As I lay here in bed with my 13 month old at my side, I am excited about the future. I love my life. I am able to stay home to my sweet baby boy, I have an adoring husband, I paint when I am able. & now, I am taking this next step toward selling more work. I've sold a piece here & there in the past, but mostly my paintings are gifts & for the enjoyment of us & guests of our home. Right now, my art is all over the walls, piled in my studio (our dining room), & buried away in a storage unit the next town over. Soon, however, I will open my shop to the world wide web. Who knows what that means for us? I do know that it will mean trying to take more pictures of my work while my babe clings to my feet, signing for milk & tugging at my shirt. That already happens often & is the reason I have not done this sooner.
I thought that becoming a stay-at-home mom meant that there would be so much time to paint while he napped & at night when he was asleep, but he often nurses to sleep for naps & wakes if I move from him. At night we co-sleep, which I love, but does not allow for much work. Mostly I just listen to podcasts, doodle, or search my Instagram feed. Soon, though, I hope to be posting more work, contemplating fun titles for my works, looking for inspiration for future paintings, planning out commissions, etc. I hope that I can become better at time management & can get this small business off the ground running.

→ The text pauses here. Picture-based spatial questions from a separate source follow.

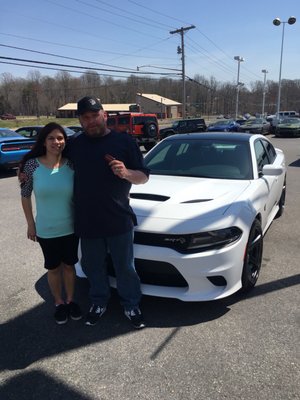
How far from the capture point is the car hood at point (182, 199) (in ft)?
10.4

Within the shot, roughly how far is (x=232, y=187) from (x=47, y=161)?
75.7 inches

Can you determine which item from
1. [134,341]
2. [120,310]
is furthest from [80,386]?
[120,310]

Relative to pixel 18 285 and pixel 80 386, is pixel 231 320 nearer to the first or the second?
pixel 80 386

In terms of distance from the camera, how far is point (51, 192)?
2816mm

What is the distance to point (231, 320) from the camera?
3139 millimetres

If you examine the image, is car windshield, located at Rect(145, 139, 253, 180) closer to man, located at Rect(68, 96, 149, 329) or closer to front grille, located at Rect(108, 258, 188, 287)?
front grille, located at Rect(108, 258, 188, 287)

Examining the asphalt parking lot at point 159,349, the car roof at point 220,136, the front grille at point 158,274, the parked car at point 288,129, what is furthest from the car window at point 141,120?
the front grille at point 158,274

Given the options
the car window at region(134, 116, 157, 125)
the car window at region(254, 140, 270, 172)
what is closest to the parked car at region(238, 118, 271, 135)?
the car window at region(134, 116, 157, 125)

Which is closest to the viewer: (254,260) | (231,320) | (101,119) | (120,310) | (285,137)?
(101,119)

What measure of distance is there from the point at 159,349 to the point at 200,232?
3.10 ft

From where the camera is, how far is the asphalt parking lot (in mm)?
2387

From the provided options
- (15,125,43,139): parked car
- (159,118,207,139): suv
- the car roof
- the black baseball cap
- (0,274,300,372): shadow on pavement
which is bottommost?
(159,118,207,139): suv

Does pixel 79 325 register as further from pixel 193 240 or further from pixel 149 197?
pixel 149 197

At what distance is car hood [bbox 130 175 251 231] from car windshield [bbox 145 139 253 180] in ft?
0.74
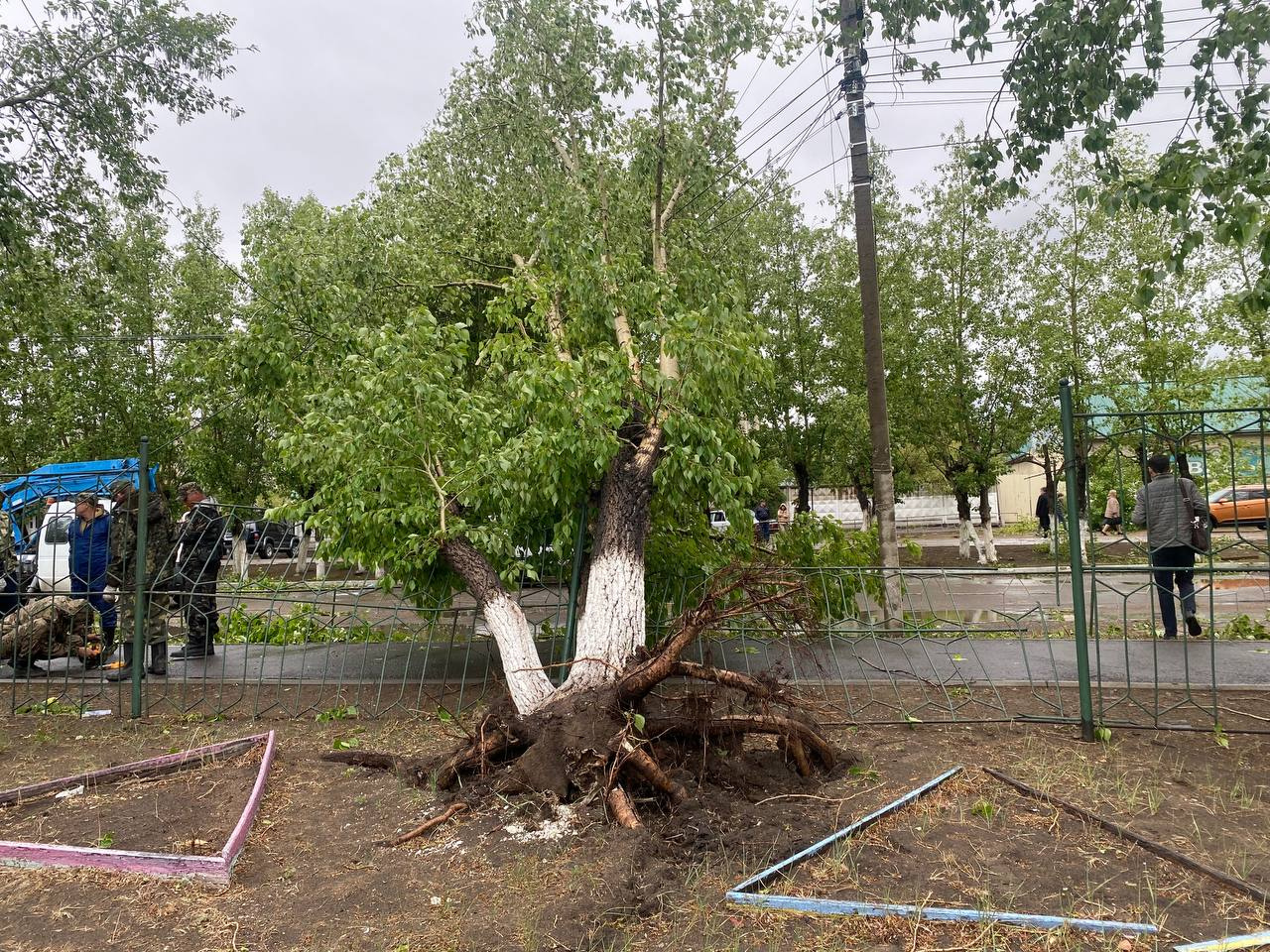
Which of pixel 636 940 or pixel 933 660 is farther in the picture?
pixel 933 660

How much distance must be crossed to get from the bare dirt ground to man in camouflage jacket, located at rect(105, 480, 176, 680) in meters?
2.13

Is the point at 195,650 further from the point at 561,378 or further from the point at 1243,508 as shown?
the point at 1243,508

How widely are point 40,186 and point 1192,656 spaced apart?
11895 millimetres

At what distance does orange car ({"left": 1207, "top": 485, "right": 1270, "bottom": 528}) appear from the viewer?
5.52 meters

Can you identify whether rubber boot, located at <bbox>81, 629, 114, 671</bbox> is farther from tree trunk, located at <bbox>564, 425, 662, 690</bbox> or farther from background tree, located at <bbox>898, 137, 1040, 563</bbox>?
background tree, located at <bbox>898, 137, 1040, 563</bbox>

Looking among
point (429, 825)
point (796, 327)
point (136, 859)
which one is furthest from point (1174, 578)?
point (796, 327)

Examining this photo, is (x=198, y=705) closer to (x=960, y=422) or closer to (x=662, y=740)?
(x=662, y=740)

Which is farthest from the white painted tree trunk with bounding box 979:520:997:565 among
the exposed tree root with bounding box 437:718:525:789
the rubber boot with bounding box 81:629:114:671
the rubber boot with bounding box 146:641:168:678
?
the rubber boot with bounding box 81:629:114:671

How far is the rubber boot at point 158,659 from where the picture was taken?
7207 mm

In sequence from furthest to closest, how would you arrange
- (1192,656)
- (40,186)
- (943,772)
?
(40,186), (1192,656), (943,772)

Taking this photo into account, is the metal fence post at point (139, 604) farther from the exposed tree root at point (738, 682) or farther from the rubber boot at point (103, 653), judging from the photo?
the exposed tree root at point (738, 682)

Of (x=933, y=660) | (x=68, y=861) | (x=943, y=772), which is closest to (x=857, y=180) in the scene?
(x=933, y=660)

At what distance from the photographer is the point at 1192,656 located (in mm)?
6953

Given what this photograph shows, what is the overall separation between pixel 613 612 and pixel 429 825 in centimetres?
191
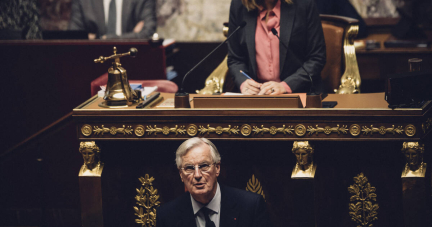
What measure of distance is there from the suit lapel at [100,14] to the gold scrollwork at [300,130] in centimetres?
379

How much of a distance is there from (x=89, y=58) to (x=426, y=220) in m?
2.92

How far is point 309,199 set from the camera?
9.20 feet

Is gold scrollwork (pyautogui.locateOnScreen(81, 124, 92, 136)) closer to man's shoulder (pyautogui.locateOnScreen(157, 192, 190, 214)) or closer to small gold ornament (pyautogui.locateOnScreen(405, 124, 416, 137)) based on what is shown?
man's shoulder (pyautogui.locateOnScreen(157, 192, 190, 214))

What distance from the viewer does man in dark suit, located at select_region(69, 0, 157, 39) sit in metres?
5.98

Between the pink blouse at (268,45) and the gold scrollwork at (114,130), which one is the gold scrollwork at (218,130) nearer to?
the gold scrollwork at (114,130)

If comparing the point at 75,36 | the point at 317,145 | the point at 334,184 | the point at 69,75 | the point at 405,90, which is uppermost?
the point at 75,36

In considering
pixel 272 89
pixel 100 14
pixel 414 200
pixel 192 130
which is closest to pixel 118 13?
pixel 100 14

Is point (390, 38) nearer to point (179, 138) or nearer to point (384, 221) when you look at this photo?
point (384, 221)

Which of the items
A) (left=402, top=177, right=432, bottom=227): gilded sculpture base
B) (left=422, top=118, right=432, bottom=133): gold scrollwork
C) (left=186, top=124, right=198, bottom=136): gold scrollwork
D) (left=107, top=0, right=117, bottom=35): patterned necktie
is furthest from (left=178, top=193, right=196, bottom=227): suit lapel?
(left=107, top=0, right=117, bottom=35): patterned necktie

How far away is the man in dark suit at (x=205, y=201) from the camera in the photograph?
2.31m

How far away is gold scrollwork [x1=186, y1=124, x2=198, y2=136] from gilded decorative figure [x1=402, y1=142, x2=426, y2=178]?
3.35 feet

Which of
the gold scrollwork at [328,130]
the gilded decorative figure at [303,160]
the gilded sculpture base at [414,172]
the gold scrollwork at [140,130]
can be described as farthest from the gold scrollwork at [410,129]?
the gold scrollwork at [140,130]

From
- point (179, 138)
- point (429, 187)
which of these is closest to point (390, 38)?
point (429, 187)

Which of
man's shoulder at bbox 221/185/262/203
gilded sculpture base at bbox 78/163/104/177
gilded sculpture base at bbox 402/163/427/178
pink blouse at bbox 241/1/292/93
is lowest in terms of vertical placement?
man's shoulder at bbox 221/185/262/203
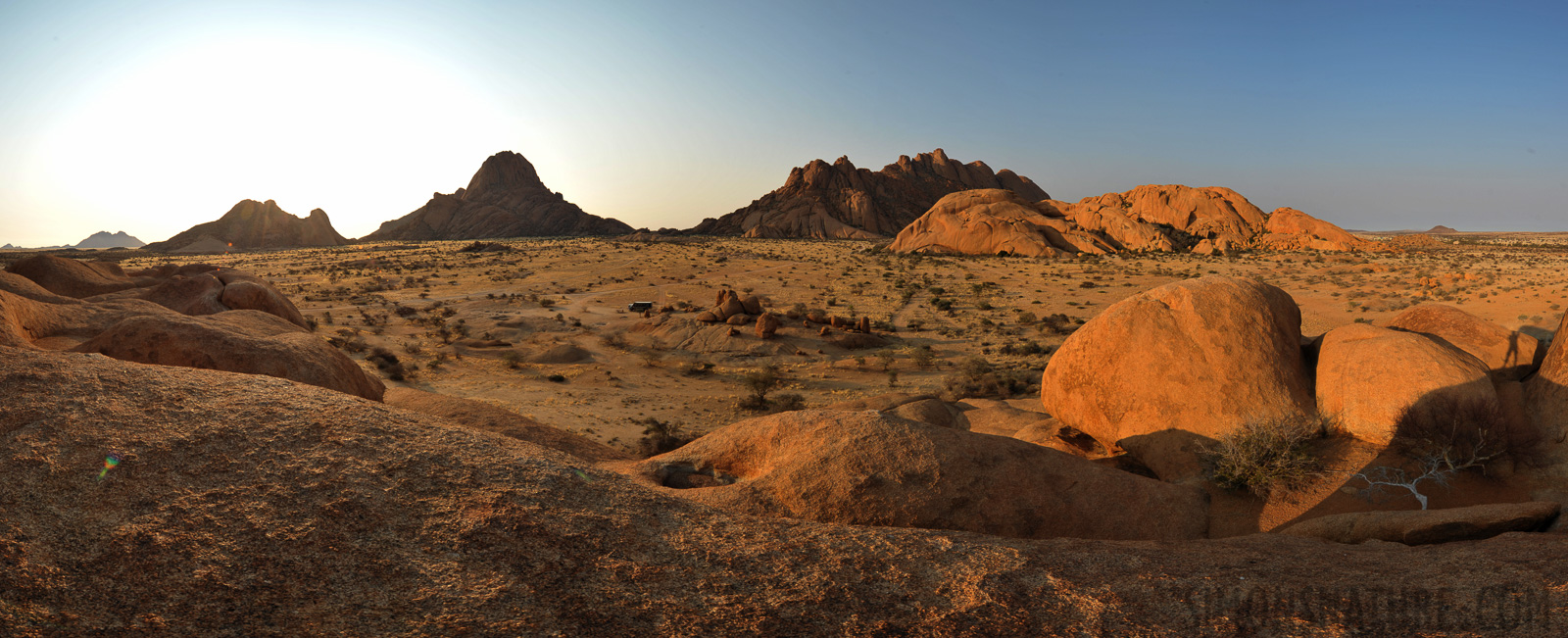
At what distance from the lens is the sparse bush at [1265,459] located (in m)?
7.09

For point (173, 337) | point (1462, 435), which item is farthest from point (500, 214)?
point (1462, 435)

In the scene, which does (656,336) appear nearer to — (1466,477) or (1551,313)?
(1466,477)

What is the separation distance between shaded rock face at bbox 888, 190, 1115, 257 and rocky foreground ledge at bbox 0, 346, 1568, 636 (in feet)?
182

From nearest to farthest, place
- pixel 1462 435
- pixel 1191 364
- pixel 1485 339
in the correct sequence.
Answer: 1. pixel 1462 435
2. pixel 1485 339
3. pixel 1191 364

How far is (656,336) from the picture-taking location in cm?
2319

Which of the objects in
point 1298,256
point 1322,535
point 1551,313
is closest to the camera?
point 1322,535

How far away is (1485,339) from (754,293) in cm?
3002

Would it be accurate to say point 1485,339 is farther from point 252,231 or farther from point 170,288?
point 252,231

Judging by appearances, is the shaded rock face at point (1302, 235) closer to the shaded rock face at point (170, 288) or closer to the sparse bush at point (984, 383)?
the sparse bush at point (984, 383)

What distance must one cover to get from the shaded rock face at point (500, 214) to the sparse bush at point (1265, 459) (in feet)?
424

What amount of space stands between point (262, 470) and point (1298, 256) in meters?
62.4

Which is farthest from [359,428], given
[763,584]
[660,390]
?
[660,390]

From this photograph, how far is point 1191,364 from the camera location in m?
8.83

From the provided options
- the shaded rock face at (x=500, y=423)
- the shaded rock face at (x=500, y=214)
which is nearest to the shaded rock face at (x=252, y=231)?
the shaded rock face at (x=500, y=214)
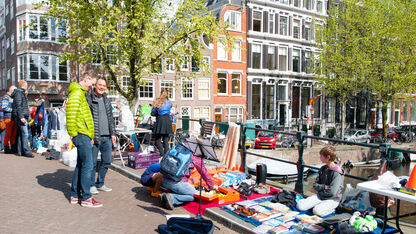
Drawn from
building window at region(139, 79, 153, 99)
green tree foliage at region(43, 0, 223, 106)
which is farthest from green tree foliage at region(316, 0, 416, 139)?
green tree foliage at region(43, 0, 223, 106)

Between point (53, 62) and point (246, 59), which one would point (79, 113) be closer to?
point (53, 62)

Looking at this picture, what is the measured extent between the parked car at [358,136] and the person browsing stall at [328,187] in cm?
2414

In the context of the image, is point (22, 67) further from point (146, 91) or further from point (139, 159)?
point (139, 159)

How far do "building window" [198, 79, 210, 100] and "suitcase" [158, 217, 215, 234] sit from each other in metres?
25.3

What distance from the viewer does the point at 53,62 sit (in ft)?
79.8

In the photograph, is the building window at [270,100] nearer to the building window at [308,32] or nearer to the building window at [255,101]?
the building window at [255,101]

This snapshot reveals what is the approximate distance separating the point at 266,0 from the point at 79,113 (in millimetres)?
30410

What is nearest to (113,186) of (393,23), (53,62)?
(53,62)

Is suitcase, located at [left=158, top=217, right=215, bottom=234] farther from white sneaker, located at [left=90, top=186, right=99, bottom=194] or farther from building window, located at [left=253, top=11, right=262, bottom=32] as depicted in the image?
building window, located at [left=253, top=11, right=262, bottom=32]

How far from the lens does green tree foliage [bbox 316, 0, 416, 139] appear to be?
85.8 ft

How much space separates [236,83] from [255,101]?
2.89 meters

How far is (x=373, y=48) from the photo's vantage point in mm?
26641

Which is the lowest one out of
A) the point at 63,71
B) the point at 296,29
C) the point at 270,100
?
the point at 270,100

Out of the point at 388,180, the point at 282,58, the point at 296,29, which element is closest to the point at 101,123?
the point at 388,180
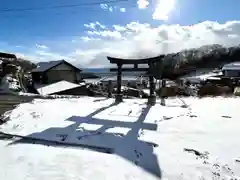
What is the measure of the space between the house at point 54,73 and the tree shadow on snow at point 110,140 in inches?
738

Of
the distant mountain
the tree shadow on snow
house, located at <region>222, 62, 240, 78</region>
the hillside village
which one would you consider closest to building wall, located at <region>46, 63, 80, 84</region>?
the hillside village

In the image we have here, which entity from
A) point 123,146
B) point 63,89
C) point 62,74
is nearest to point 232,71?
point 62,74

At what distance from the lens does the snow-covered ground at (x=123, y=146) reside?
3.23 m

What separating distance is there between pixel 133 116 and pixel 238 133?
3055 millimetres

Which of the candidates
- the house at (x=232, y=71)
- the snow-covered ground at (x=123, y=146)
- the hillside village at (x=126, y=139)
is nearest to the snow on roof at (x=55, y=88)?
the hillside village at (x=126, y=139)

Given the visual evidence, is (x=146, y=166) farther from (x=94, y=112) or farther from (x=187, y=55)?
(x=187, y=55)

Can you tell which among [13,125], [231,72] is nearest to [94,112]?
[13,125]

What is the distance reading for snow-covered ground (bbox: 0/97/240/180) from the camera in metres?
3.23

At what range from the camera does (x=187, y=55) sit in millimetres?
69438

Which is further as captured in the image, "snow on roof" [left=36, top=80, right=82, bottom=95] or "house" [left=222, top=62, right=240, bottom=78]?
"house" [left=222, top=62, right=240, bottom=78]

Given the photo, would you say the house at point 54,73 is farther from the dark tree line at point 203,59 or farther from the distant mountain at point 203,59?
the dark tree line at point 203,59

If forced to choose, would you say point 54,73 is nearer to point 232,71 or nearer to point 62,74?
point 62,74

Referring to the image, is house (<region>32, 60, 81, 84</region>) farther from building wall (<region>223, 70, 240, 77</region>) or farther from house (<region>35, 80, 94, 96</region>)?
building wall (<region>223, 70, 240, 77</region>)

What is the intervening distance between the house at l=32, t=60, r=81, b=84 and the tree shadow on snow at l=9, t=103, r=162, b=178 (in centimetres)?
1874
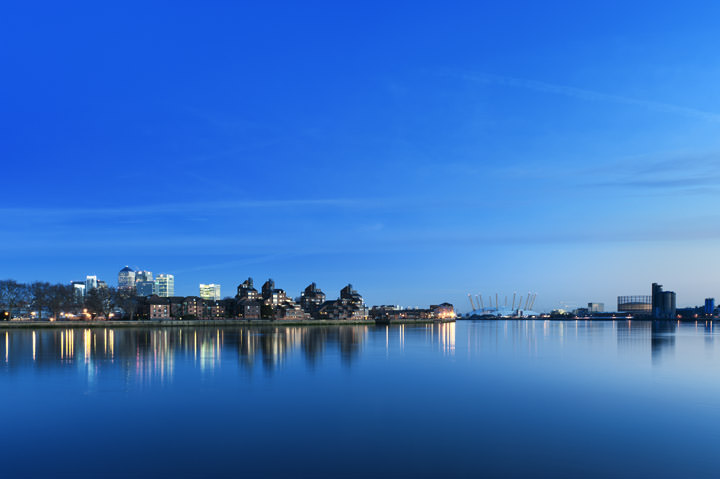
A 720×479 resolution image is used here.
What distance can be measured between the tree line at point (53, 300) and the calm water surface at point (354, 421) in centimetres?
13148

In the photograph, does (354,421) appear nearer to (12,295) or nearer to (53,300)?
(53,300)

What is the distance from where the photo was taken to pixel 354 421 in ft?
82.1

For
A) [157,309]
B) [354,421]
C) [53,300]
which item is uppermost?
[354,421]

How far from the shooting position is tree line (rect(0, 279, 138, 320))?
520 feet

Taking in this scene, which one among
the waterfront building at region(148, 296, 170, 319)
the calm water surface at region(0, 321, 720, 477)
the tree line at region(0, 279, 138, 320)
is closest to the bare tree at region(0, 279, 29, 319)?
the tree line at region(0, 279, 138, 320)

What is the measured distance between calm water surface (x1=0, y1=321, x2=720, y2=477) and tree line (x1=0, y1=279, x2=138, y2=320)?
131 m

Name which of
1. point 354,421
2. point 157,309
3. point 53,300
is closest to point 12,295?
point 53,300

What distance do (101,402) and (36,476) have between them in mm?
13045

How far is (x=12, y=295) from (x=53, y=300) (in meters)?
11.8

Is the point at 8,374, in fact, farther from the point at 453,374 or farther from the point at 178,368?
the point at 453,374

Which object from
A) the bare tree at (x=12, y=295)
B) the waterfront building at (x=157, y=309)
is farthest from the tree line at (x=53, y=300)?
the waterfront building at (x=157, y=309)

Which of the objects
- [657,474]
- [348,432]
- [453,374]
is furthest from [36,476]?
A: [453,374]

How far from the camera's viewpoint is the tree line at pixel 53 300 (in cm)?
15838

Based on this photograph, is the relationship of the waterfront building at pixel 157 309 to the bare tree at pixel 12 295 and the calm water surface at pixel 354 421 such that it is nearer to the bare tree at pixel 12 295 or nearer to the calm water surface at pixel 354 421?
the bare tree at pixel 12 295
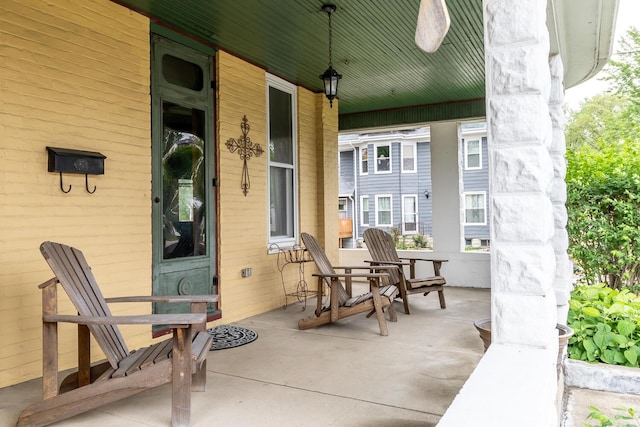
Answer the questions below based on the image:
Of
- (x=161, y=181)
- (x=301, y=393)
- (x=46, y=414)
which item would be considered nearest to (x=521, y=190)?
(x=301, y=393)

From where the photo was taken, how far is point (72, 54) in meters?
3.54

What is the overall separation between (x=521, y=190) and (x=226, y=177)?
364 centimetres

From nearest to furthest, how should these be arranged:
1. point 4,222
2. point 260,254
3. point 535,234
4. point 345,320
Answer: point 535,234
point 4,222
point 345,320
point 260,254

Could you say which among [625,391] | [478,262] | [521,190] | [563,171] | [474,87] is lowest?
[625,391]

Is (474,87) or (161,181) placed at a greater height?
(474,87)

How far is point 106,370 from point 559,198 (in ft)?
11.1

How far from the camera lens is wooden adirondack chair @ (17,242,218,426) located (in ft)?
7.84

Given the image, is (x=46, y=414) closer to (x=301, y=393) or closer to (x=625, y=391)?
(x=301, y=393)

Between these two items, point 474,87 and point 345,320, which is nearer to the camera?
point 345,320

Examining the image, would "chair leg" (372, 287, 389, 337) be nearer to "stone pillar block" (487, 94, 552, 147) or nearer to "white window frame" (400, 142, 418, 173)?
"stone pillar block" (487, 94, 552, 147)

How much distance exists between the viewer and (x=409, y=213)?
580 inches

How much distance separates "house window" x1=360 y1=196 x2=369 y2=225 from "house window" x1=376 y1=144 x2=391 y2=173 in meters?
1.01

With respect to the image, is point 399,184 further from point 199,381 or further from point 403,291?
point 199,381

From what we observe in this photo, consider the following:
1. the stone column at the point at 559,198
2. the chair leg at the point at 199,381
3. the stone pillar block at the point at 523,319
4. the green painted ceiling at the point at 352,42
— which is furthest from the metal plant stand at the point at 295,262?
the stone pillar block at the point at 523,319
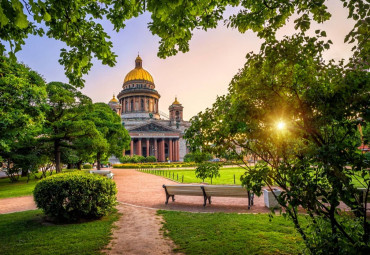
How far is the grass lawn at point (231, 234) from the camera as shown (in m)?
5.05

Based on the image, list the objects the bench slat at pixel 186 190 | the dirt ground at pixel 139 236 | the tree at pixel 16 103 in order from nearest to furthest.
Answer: the dirt ground at pixel 139 236, the bench slat at pixel 186 190, the tree at pixel 16 103

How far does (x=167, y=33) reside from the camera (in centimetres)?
489

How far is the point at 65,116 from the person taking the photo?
1873cm

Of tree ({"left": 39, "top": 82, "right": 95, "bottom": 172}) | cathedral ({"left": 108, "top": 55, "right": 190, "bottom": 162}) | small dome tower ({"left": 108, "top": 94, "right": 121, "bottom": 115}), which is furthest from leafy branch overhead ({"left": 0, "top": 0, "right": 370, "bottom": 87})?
small dome tower ({"left": 108, "top": 94, "right": 121, "bottom": 115})

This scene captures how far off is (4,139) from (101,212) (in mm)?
9089

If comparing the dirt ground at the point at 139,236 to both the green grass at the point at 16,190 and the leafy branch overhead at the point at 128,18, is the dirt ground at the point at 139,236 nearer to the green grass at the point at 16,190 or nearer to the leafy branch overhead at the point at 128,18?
the leafy branch overhead at the point at 128,18

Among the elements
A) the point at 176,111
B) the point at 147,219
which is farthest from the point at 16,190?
the point at 176,111

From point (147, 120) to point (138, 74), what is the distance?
19.8 meters

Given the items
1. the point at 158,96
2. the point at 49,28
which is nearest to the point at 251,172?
the point at 49,28

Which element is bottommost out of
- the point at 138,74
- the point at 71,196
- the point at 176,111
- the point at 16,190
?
the point at 16,190

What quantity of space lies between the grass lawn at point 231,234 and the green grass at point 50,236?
75.8 inches

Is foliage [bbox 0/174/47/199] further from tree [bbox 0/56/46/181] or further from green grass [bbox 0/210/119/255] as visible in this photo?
green grass [bbox 0/210/119/255]

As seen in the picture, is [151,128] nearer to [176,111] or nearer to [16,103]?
[176,111]

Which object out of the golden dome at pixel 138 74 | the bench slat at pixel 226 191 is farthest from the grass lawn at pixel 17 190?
the golden dome at pixel 138 74
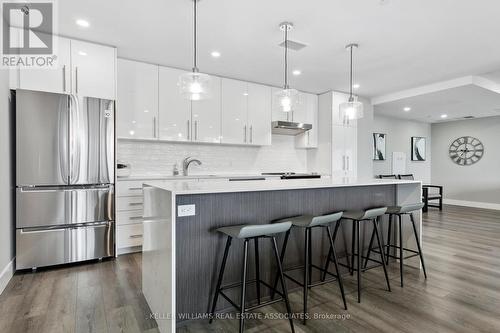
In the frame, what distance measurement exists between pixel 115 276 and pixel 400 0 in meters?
3.77

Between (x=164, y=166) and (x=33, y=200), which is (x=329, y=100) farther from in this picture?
(x=33, y=200)

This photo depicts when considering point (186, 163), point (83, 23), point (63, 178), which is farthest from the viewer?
point (186, 163)

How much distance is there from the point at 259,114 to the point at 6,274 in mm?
3911

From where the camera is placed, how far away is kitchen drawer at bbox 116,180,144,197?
3518 millimetres

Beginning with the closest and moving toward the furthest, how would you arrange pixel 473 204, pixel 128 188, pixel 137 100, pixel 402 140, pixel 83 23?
pixel 83 23
pixel 128 188
pixel 137 100
pixel 473 204
pixel 402 140

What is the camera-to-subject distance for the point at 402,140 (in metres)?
8.12

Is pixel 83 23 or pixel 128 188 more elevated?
pixel 83 23

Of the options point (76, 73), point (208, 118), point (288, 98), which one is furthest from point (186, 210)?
point (208, 118)

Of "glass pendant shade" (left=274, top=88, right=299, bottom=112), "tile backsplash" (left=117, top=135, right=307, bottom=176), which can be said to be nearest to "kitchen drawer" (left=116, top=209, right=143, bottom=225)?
"tile backsplash" (left=117, top=135, right=307, bottom=176)

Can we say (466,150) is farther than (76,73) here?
Yes

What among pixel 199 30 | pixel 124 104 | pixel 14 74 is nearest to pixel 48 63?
pixel 14 74

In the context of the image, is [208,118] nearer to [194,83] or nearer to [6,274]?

I have so many hopes for the future. I've always wanted to write & illustrate a children's book, teach more classes, maybe even start a gallery. For now I shall focus on one thing at a time. Getting this site together the way I want it, listing photos, reformatting text from my old site, etc. Actually, right now I have to focus on getting some sleep. This has waited a long while, it can certainly wait another day or two.